Décidément, il reste difficile de suivre la politique erratique d'Emmanuel Macron sur le dossier gazaoui. Alors que le président français avait martelé dans une interview accordée à L'Humanité le 19 février qu'«une démocratie ne peut pas faire ce qu’Israël est en train de faire», le site Disclose nous apprend que Paris a autorisé, en catimini, la livraison de plus de 100 000 cartouches à l'armée israélienne, et ce, en pleine offensive de Tsahal à Gaza.
En effet, l'enquête, qui date du 25 mars, nous apprend que la France a bien envoyé «une cargaison d’armements destinée à Israël» provenant d'un hangar appartenant à Eurolinks, une société marseillaise spécialisée dans la fabrication d’équipements militaires. Les clichés, pris le 23 octobre par Marsactu, montrent l’inscription en anglais «10 000 liens M27 pour des munitions de 5,56 millimètres [10 000 links M27 for 5.56 mm Ammo]». Ces équipements militaires permettent des tirs en rafale pour les fusils automatiques légers à l'instar des M249 et FN Minimi.
Toujours selon la même source, le destinataire de cette cargaison n'est autre que la société IMI Systems, basée à Ramat Hasharon, au nord de Tel-Aviv.

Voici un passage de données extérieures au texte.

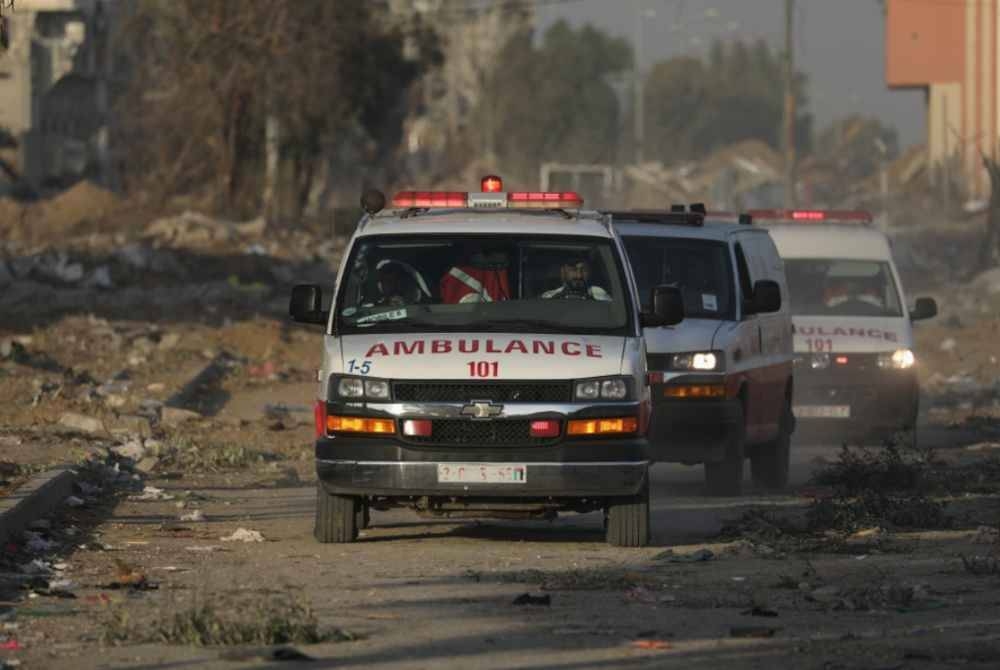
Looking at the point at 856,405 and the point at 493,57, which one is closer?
the point at 856,405

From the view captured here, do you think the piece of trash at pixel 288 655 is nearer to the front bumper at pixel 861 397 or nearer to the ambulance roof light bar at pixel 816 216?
the front bumper at pixel 861 397

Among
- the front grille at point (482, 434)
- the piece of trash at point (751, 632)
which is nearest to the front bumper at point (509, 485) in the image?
the front grille at point (482, 434)

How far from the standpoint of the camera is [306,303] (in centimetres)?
1261

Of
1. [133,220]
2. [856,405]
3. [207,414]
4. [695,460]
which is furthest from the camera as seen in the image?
[133,220]

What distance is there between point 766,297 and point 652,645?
23.7 ft

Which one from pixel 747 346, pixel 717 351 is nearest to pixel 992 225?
pixel 747 346

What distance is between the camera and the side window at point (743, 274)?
16.6m

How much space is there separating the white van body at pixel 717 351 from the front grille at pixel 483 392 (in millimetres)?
3526

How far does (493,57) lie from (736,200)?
5000 cm

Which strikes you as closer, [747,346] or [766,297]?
[766,297]

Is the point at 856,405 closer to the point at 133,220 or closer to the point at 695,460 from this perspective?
the point at 695,460

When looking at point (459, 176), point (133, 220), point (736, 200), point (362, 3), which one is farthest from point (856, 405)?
point (459, 176)

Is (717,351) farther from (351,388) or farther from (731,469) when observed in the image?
(351,388)

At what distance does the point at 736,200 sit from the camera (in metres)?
73.1
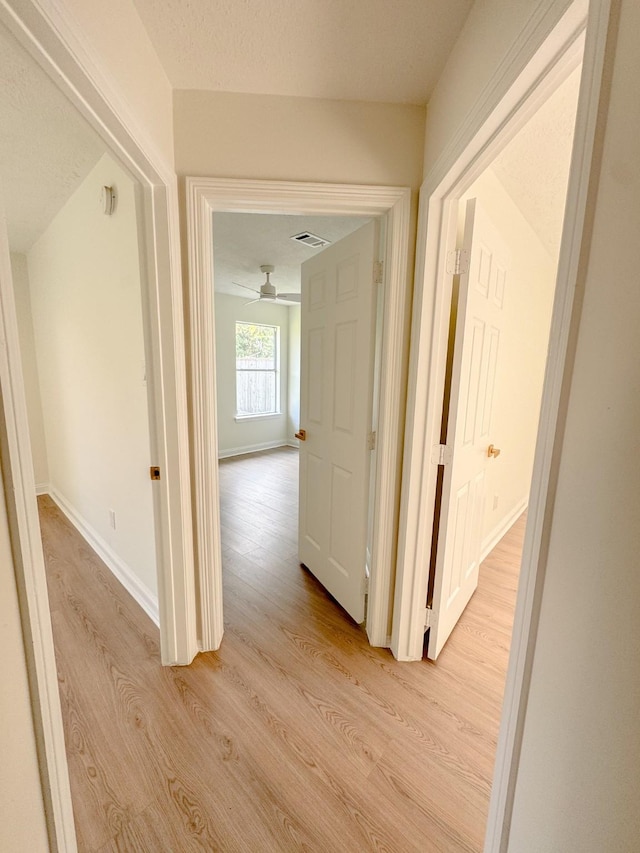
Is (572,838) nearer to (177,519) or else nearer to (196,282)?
(177,519)

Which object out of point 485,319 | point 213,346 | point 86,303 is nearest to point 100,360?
point 86,303

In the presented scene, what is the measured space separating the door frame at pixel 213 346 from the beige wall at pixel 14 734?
3.00 feet

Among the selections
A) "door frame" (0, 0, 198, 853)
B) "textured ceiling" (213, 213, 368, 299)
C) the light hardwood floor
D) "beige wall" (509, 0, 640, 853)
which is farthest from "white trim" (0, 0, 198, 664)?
"beige wall" (509, 0, 640, 853)

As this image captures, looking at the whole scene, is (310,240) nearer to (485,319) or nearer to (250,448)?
(485,319)

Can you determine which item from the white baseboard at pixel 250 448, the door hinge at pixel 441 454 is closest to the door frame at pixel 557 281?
the door hinge at pixel 441 454

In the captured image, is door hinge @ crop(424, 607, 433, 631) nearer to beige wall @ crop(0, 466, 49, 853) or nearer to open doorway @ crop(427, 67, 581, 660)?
open doorway @ crop(427, 67, 581, 660)

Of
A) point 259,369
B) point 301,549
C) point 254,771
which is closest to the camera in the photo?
point 254,771

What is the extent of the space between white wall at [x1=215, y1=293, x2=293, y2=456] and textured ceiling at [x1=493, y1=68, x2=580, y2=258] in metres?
3.97

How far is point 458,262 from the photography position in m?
1.38

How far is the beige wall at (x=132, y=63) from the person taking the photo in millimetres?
815

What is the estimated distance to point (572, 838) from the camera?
0.57 meters

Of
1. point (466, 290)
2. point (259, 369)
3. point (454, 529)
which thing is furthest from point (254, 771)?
point (259, 369)

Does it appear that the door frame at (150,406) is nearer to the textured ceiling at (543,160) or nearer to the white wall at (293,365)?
the textured ceiling at (543,160)

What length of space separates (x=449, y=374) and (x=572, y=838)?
1.33 m
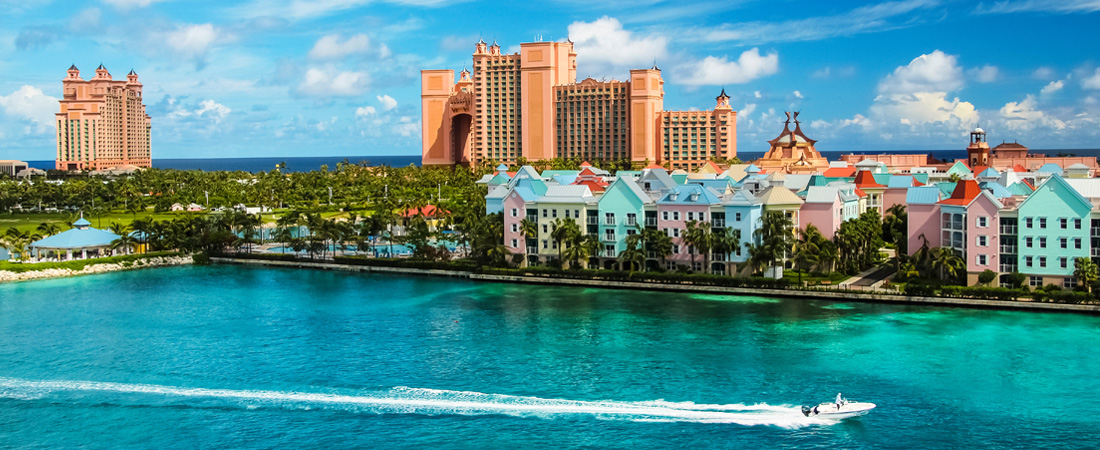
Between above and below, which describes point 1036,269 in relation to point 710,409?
above

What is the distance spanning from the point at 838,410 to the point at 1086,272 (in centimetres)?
3038

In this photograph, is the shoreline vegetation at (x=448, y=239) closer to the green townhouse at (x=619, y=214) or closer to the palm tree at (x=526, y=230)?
the palm tree at (x=526, y=230)

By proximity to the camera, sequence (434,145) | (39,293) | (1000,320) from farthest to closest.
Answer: (434,145), (39,293), (1000,320)

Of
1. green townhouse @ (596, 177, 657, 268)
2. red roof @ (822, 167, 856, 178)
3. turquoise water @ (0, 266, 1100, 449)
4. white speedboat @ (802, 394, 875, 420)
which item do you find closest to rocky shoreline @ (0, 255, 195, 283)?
Answer: turquoise water @ (0, 266, 1100, 449)

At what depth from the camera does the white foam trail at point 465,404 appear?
39.7 meters

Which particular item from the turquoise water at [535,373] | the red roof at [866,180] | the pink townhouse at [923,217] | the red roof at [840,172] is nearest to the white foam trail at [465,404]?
the turquoise water at [535,373]

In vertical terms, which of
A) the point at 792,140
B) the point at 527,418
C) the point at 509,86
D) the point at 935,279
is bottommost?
the point at 527,418

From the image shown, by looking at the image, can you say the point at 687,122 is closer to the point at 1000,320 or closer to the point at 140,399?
the point at 1000,320

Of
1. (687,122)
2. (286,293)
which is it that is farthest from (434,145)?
(286,293)

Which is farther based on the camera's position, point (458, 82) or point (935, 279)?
point (458, 82)

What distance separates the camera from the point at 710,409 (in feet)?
133

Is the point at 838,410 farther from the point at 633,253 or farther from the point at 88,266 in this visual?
the point at 88,266

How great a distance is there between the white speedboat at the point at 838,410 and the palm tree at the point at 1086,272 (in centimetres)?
2890

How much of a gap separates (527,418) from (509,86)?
144m
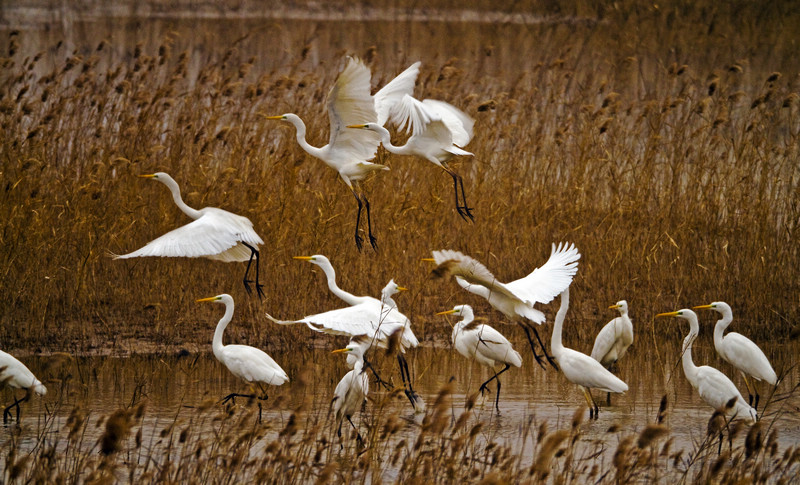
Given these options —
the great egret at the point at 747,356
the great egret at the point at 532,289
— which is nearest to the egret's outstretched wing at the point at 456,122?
the great egret at the point at 532,289

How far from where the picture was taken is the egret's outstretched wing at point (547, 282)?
16.9 ft

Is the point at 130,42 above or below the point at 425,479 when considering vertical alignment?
above

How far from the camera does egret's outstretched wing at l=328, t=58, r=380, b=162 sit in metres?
5.97

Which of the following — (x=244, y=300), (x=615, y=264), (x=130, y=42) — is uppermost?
(x=130, y=42)

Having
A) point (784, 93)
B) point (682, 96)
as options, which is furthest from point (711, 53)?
point (682, 96)

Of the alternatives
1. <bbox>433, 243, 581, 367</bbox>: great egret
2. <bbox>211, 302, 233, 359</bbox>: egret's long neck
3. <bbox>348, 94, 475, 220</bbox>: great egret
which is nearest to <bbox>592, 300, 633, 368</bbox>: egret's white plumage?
<bbox>433, 243, 581, 367</bbox>: great egret

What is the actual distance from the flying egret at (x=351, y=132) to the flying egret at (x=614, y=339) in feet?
5.94

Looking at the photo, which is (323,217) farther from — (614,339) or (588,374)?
(588,374)

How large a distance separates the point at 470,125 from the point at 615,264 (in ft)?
4.84

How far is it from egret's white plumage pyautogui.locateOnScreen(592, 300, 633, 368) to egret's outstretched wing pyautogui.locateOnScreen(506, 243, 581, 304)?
41cm

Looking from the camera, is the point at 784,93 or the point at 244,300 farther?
the point at 784,93

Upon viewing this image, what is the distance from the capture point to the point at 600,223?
7.65m

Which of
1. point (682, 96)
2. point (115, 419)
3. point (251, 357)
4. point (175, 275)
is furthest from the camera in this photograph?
point (682, 96)

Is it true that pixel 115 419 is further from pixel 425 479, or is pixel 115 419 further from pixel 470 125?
pixel 470 125
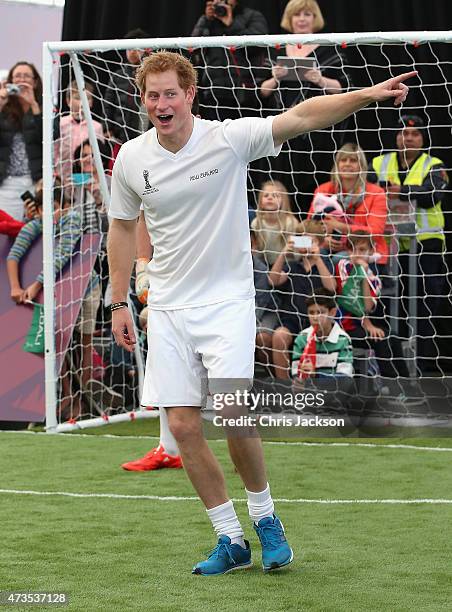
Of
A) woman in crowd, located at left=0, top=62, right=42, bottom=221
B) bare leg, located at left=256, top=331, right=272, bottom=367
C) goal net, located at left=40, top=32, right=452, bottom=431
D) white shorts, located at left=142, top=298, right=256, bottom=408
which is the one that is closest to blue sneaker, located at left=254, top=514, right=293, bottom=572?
white shorts, located at left=142, top=298, right=256, bottom=408

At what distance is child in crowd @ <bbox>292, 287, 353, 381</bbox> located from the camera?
9875 millimetres

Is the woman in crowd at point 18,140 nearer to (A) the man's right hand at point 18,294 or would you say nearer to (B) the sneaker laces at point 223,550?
(A) the man's right hand at point 18,294

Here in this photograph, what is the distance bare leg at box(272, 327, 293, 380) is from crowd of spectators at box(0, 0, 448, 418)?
0.04ft

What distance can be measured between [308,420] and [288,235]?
2072mm

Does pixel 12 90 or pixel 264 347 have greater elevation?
pixel 12 90

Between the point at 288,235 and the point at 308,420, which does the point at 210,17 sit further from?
the point at 308,420

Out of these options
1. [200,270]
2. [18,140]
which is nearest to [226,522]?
[200,270]

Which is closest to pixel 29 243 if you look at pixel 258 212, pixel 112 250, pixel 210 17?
pixel 258 212

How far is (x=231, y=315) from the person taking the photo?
5.14 m

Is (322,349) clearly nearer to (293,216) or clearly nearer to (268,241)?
(268,241)

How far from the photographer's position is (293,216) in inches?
410

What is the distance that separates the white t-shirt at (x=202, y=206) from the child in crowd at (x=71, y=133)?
205 inches

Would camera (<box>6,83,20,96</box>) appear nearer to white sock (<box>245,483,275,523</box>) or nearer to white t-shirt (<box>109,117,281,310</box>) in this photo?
white t-shirt (<box>109,117,281,310</box>)

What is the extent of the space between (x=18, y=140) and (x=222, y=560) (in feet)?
20.9
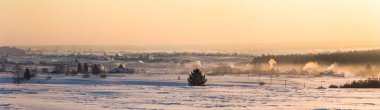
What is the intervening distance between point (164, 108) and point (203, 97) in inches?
166

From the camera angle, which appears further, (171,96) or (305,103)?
(171,96)

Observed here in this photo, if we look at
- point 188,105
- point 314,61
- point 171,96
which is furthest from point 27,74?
point 314,61

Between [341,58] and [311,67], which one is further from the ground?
[341,58]

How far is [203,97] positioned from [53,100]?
16.1 feet

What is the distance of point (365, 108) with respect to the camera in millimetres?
16141

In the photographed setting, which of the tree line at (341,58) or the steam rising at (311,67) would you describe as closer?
the steam rising at (311,67)

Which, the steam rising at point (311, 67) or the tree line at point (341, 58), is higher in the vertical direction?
the tree line at point (341, 58)

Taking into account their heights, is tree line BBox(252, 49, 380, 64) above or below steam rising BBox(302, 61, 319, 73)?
above

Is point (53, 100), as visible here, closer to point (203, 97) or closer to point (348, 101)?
point (203, 97)

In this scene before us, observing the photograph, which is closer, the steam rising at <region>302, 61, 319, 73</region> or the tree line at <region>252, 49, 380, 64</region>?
the steam rising at <region>302, 61, 319, 73</region>

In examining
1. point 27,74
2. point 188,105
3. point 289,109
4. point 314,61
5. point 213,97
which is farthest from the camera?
point 314,61

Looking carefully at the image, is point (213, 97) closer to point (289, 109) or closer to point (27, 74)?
point (289, 109)

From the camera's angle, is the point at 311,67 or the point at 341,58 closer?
the point at 311,67

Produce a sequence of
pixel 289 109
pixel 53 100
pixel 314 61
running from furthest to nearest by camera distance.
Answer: pixel 314 61 → pixel 53 100 → pixel 289 109
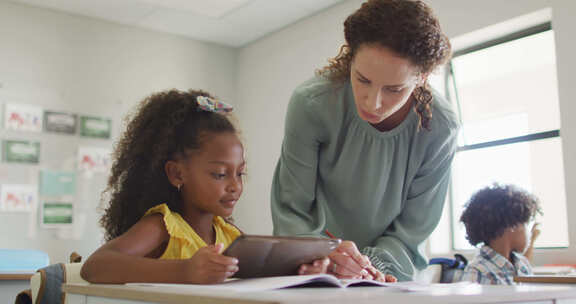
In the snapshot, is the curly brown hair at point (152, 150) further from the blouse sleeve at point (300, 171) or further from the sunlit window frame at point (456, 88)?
the sunlit window frame at point (456, 88)

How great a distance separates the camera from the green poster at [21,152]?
14.7ft

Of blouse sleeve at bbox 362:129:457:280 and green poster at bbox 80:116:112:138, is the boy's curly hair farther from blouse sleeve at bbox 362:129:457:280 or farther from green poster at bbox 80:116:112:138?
green poster at bbox 80:116:112:138

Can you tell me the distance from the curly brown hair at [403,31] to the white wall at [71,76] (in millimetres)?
3898

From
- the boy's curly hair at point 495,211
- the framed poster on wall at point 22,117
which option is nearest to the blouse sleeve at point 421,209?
the boy's curly hair at point 495,211

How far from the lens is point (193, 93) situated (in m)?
1.51

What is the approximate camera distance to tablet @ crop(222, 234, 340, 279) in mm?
844

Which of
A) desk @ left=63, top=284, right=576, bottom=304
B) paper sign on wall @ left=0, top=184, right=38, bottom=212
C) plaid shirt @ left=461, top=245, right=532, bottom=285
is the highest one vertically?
paper sign on wall @ left=0, top=184, right=38, bottom=212

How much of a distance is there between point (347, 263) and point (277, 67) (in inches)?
171

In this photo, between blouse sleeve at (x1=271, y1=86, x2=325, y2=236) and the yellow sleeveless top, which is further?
blouse sleeve at (x1=271, y1=86, x2=325, y2=236)

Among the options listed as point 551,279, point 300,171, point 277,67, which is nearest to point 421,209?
point 300,171

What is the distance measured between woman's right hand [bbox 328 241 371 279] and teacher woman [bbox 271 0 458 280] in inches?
10.2

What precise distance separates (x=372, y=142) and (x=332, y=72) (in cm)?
20

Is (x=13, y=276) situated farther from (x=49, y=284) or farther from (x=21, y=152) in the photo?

L'entreprise a été vendue en 2018 au fleuron de l'armement israélien Elbit.
Des cartouches utilisées lors du «massacre de la farine»
Disclose rapporte également que ces armes israéliennes ont été utilisées lorsqu'un regroupement de Gazaouis tentait de réceptionner l'aide humanitaire le 29 février dernier. Plusieurs experts de l’ONU ont condamné le «massacre de la farine», qui a fait au moins 112 morts et plus de 760 blessés.
Concernant la vente d'armes françaises à Israël, le ministre des Armées, Sébastien Lecornu, avait déclaré dans un article de Mediapart le 24 janvier que Paris exportait «des équipements militaires à Israël afin de lui permettre d’assurer sa défense, comme l’article 51 de la Charte des Nations unies lui en donne le droit», sans plus de précisions. Selon le dernier rapport sur les exportations d'armement de la France, Paris a vendu pour 208 millions d’euros de matériel militaire à Israël sur dix ans, dont 25,6 millions en 2022.
Le 20 mars, la porte-parole du gouvernement Prisca Thévenot affirmait : «Nous ne livrons des armes que dans le cadre de composants défensifs pour le Dôme de fer.»
En apparence, Paris a évolué
La position de l'Élysée a grandement évolué depuis le 7 octobre, se faisant peu à peu de plus en plus critique à l'égard d'Israël, à mesure que s'accentuaient les représailles de Tsahal dans la bande de Gaza, alors que les puissances régionales, mais aussi la Russie et la Chine, ont depuis le début du conflit appelé à une pacification.
Le 24 octobre dernier, lors de son déplacement en Israël, le chef d'État français avait soumis la proposition de former une coalition contre le Hamas dans la même forme que celle contre l'État islamique en Syrie et en Irak. Il s'est avéré, selon des informations de Libération, que cette idée émanait non pas de hauts diplomates, mais de Bernard-Henri Lévy lui-même.
Au fur et à mesure du conflit à Gaza, Paris a appelé à maintes reprises à un cessez-le-feu et à la libération des otages. Le président français a même téléphoné au Premier ministre israélien pour lui faire part de son désaccord sur une probable opération terrestre à Rafah, dans le sud de l'enclave gazaouie.